About Fertanish

Music – Terrible At Small Talk

Terrible At Small Talk is the most recent moniker evolved from Fertanish. The new name reflects an evolution to free experimental music, absent of vocals and blessed with a disintegration of common musical structure. Terrible At Small Talk’s first release, The Abandoned Express Doubts, is initially a composition of chaos that accepts peaceful interludes. As it continues, contentment becomes the focus while chaos is welcomed as a supportive friend to maintain balance. There are no simple descriptions of this music; it will never be praised in casual conversation. For you, I have composed an offering of contentment in music and noise.

Music – Fertanish

Fertanish is a experimental, minimalist, noise-rock music project composing songs from multiple musical instruments, electronics, and noises from our environment.
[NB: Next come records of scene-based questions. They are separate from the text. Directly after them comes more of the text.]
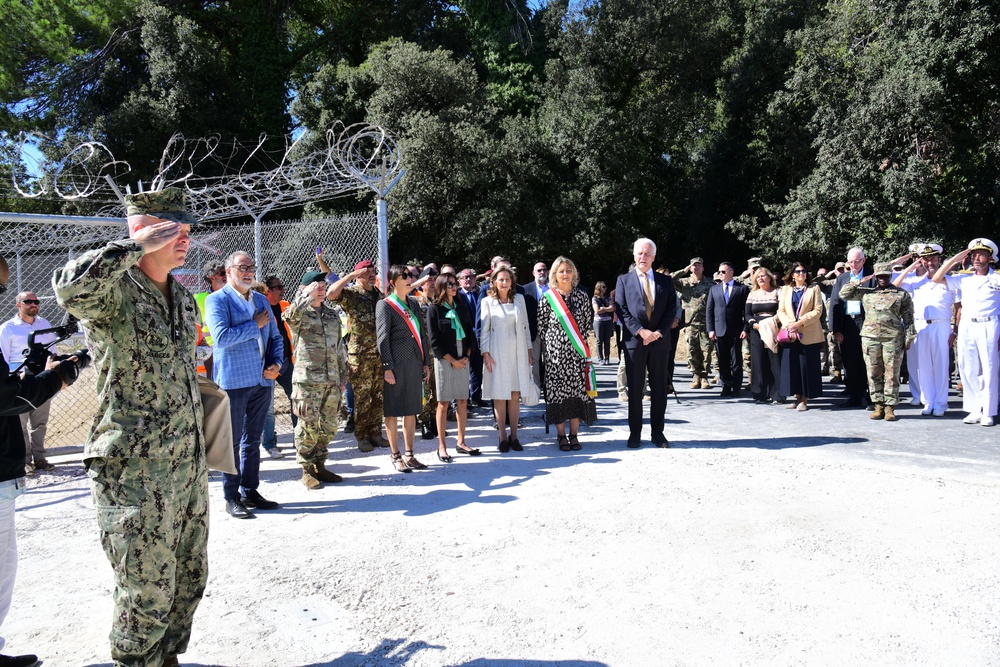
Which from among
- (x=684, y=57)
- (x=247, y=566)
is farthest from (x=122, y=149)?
(x=247, y=566)

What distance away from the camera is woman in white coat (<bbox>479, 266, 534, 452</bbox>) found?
7473 mm

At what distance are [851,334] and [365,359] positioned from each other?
21.6 ft

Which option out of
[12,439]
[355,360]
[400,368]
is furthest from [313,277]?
[12,439]

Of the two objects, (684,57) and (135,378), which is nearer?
(135,378)

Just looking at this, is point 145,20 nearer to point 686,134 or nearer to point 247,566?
point 686,134

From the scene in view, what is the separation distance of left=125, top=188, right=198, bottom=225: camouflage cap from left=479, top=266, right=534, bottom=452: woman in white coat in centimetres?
458

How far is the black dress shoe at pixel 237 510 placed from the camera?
545 cm

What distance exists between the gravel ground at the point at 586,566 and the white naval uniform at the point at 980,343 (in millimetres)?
1517

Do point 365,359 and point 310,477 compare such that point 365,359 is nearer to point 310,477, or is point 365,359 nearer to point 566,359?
point 310,477

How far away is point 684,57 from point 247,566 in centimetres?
2705

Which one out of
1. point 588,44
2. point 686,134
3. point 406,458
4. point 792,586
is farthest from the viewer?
point 686,134

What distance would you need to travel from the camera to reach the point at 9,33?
76.4 ft

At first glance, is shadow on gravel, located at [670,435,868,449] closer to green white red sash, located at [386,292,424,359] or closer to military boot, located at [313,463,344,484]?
green white red sash, located at [386,292,424,359]

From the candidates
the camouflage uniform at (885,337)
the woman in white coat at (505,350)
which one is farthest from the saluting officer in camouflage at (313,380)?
the camouflage uniform at (885,337)
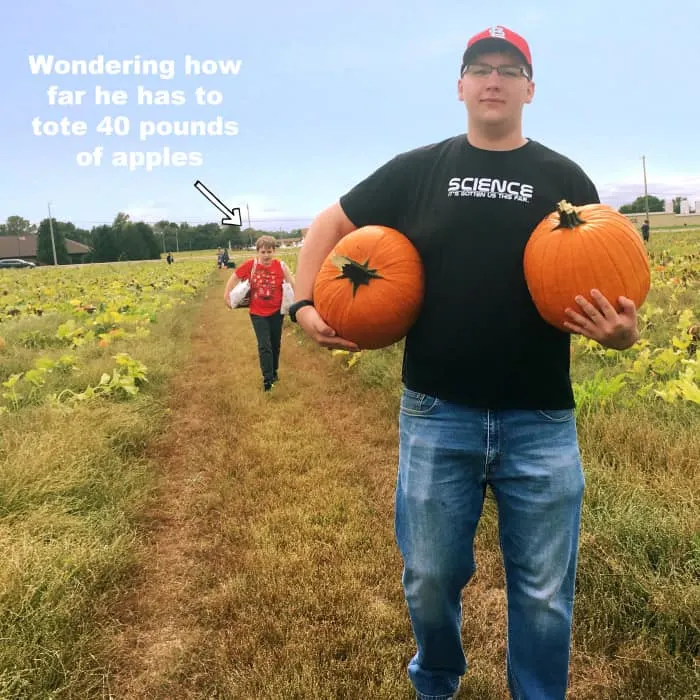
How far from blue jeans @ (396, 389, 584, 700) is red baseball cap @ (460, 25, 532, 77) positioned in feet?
3.50

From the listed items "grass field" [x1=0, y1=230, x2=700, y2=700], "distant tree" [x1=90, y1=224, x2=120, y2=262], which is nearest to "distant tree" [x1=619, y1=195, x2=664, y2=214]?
"distant tree" [x1=90, y1=224, x2=120, y2=262]

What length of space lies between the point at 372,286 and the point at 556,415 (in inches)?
27.6

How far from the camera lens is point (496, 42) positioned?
1727mm

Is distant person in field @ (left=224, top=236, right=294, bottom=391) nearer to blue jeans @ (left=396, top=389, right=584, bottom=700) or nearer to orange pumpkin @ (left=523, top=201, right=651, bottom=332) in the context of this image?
blue jeans @ (left=396, top=389, right=584, bottom=700)

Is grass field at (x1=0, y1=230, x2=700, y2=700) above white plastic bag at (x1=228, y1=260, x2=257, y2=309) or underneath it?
underneath

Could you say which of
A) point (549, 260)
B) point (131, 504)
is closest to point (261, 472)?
point (131, 504)

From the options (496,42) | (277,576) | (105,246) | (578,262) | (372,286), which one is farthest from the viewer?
(105,246)

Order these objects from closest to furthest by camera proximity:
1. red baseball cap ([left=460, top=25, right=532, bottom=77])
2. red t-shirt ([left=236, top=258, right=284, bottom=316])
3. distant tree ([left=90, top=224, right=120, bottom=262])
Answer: red baseball cap ([left=460, top=25, right=532, bottom=77]) → red t-shirt ([left=236, top=258, right=284, bottom=316]) → distant tree ([left=90, top=224, right=120, bottom=262])

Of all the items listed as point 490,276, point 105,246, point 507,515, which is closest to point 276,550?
point 507,515

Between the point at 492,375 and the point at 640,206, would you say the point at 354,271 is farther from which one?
the point at 640,206

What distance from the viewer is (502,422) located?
181cm

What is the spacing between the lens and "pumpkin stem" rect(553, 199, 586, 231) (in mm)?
1650

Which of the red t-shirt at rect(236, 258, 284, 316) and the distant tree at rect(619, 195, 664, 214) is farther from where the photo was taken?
the distant tree at rect(619, 195, 664, 214)

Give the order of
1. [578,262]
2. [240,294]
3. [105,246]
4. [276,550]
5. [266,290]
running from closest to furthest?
[578,262] → [276,550] → [240,294] → [266,290] → [105,246]
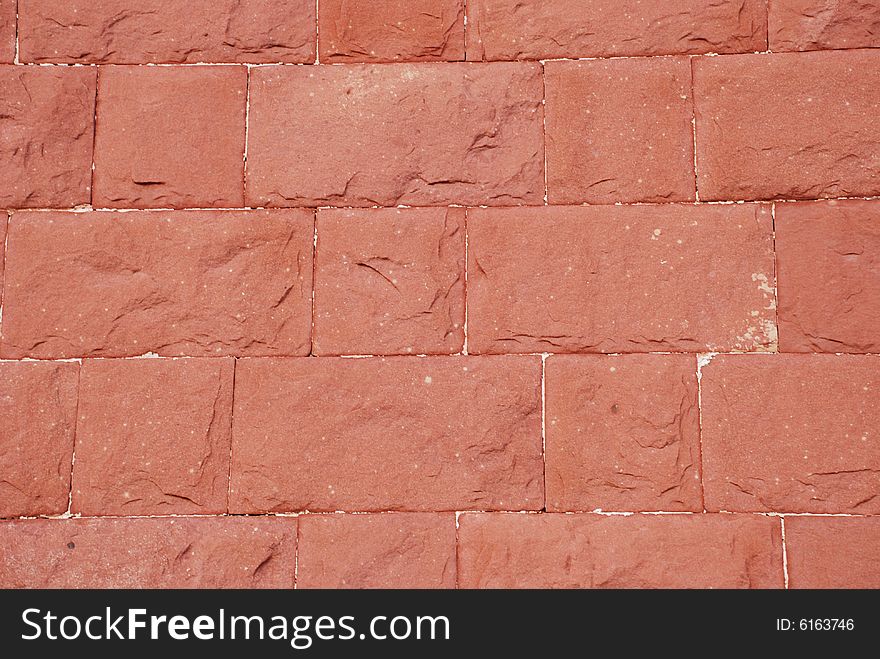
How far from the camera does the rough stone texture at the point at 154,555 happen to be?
2727 mm

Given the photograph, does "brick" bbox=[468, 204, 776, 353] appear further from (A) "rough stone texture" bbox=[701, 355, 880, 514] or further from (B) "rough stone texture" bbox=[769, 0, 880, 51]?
(B) "rough stone texture" bbox=[769, 0, 880, 51]

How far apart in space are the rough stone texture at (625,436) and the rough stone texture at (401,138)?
78cm

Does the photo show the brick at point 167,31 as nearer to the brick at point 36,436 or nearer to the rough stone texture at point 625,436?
the brick at point 36,436

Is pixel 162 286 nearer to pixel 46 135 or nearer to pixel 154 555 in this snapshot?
pixel 46 135

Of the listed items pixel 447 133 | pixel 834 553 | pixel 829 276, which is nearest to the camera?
pixel 834 553

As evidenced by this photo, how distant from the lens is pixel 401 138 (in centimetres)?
289

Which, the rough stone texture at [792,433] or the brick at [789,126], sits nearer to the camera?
the rough stone texture at [792,433]

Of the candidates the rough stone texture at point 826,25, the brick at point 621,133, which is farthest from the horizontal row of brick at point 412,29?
the brick at point 621,133

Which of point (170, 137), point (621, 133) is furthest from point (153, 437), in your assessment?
point (621, 133)

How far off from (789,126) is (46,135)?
293 cm

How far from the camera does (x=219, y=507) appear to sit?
276 cm

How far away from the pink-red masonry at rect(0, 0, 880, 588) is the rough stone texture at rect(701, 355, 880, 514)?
0.03ft

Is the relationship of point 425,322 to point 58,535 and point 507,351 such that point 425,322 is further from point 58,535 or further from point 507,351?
point 58,535
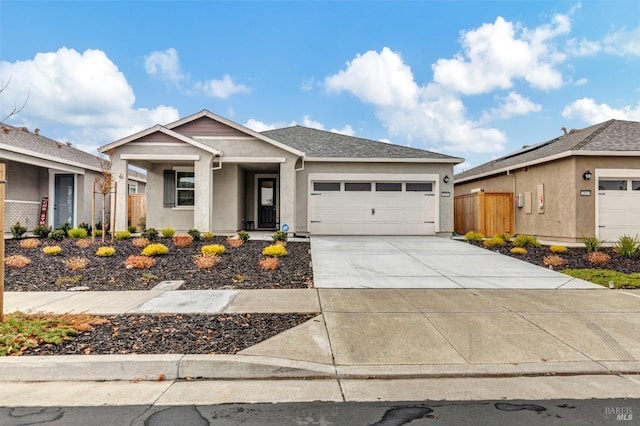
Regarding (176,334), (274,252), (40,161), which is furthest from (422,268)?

William Fertanish is from Washington D.C., a lifelong musician and visual artist. Early Fertanish songs focused on the full sound of acoustic 12-string guitars, hammering on the strings to create pounding reverberations that created a wall of sound without the aid of distortion effects. From that foundation, Fertanish began creating complex compositions of samples, noise, and instrumental music with looping rhythms, heavy beats, and experimental sounds.

In 2011, the first release from Fertanish, Zero Zero Three, debuted eleven tracks creating a journey from the harsh sounding D.C. landscape to the intricate samples of nature that surround the constant mania with beauty. In 2012, Contemplating Silent Wishes presented a methodical composition building from a minimal, hypnotic collection of subtle sounds to a climax of sensational waves.

Composition for WTW8800YW0, is a recording of sounds made while replacing a bearing on a washing machine: “when I took on a labor-intensive repair job, I decided to record every noise I made for eventual use in this song. This was remarkably peaceful, knowing that every harsh sound would eventually be turned into something wonderful.”

Can’t See The War For The Dancers is Fertanish’s first physical release since 2013. Many of the tracks on this album have evolved over four or more years – composed, shelved, visited, paused, revisited, polished, deconstructed, and then, suffocating in the smog of our year 2020, revived and mastered into an interconnected journey of reflection, chaos, and grace. Each track is diligently composed, yet contains an emotional rawness, making it the most challenging Fertanish release to date.

Fertanish releases are available on both CD and Digital Download. They are distributed by his self-promoting label, Plus Noise.

Visual Arts

William Fertanish is a visual artist who focuses on extracting items and creatures of our world and magnifying them to expose their beauty and uniqueness.

Beginning in 2014, William began Meditations on Ice and Plastic, a tedious effort to capture many views exposing the complexity of one of nature’s simplest actions: melting ice. Combining different shapes and sizes of frozen water with various formations of plastic, a series of over 60 time-lapse photography videos were created, each presenting a different view of the same chemical process. With an eerie, ambient soundtrack by Fertanish, created solely from playing wine glasses with a violin bow, Meditations on Ice and Plastic is an atmospheric journey through the calmness and chaos of nature.

In 2015, William began a series of prints entitled Dancers, consisting of painstaking “temporary” sculptures of plastic formed into ballet poses. Each print captures the wonderful formations of bodily motions, accentuated by the random media of tiny, shaved plastic pieces.

For over a dozen years, William has produced a growing series of macro photographs, highlighting the brilliant colors and fascinating structure of arthropods. With a careful eye for detail and determination to capture creatures in a natural setting, Bill transforms insects and spiders, that often generate negative feelings, into beautiful works of art.